The trade union in this southern boomtown is to offer scholarships to 100 excellent but poverty-stricken migrant workers.
The program, called "Dreams Come True", is the first of its kind in the city, which is home to more than seven million migrant workers.
It is a major step in the city's efforts to treat migrant workers as citizens, rather than outsiders, and to help upgrade their skills, the Shenzhen general trade union said.
"The migrant workers will now be able to get access to better education and skills, a requirement for a harmonious society, and a knowledge-based city," Wang Tongxin, vice chairman of the union, said.
Since the application hotline was published on Wednesday the union has received numerous calls.
"We did not expect the program would be so popular," a press officer of the union, Cheng Lida, said.
Applicants need to meet several conditions: rural registered residence, graduate of a senior high school, at least one-year working experience, a recommendation from his or her employer, proof of poverty, and membership of a trade union.
Three universities, one in Beijing and the other two in the provinces of Tianjian and Sichuan, have agreed to provide four majors -- computer science, marketing, logistics, and financial management.

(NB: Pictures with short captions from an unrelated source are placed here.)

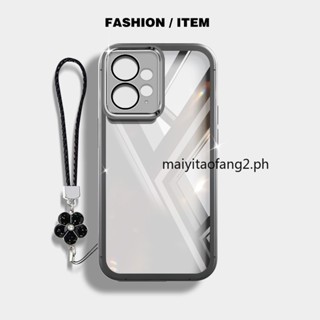 XIAOMI REDMI 外殼小米紅米 Note 12S Note 12 Pro 4G 5G Note 12 Pro P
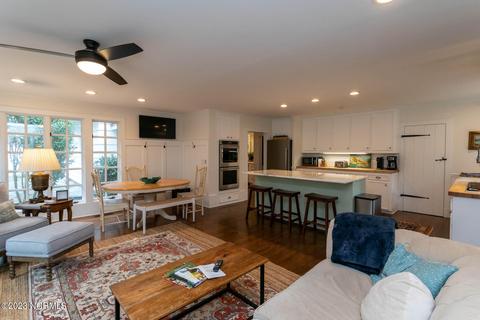 260 Quail Run, Pinehurst, NC 28374 photo 10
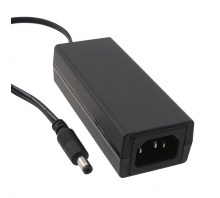 PSAC30U-120-R-CN4 Image.
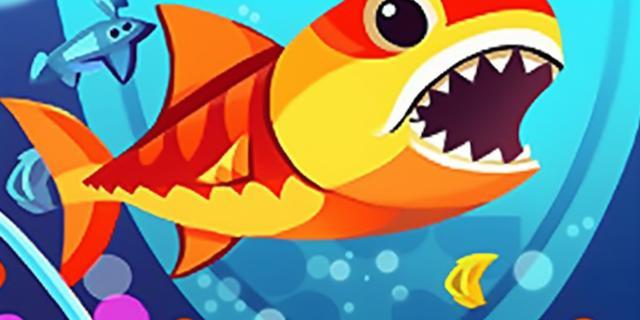 Fish Rescue_img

The tuition for the two-and-a-half-year course is 8,000 yuan (US$1,100) per person, which will be mainly financed by the trade union.
At the end of last year, about 3.5 million people had been registered as trade union members in Shenzhen, a majority being migrant workers.
"No percentage of their composition is available," Cheng said.
The union currently offers scholarships to 300 migrant workers that graduated from at least junior high school, to study in secondary technical schools that teach accounting, logistics management and industrial arts.
It also provides free technical training for another 300 migrant and laid-off workers.
They are taught estate management and computer science.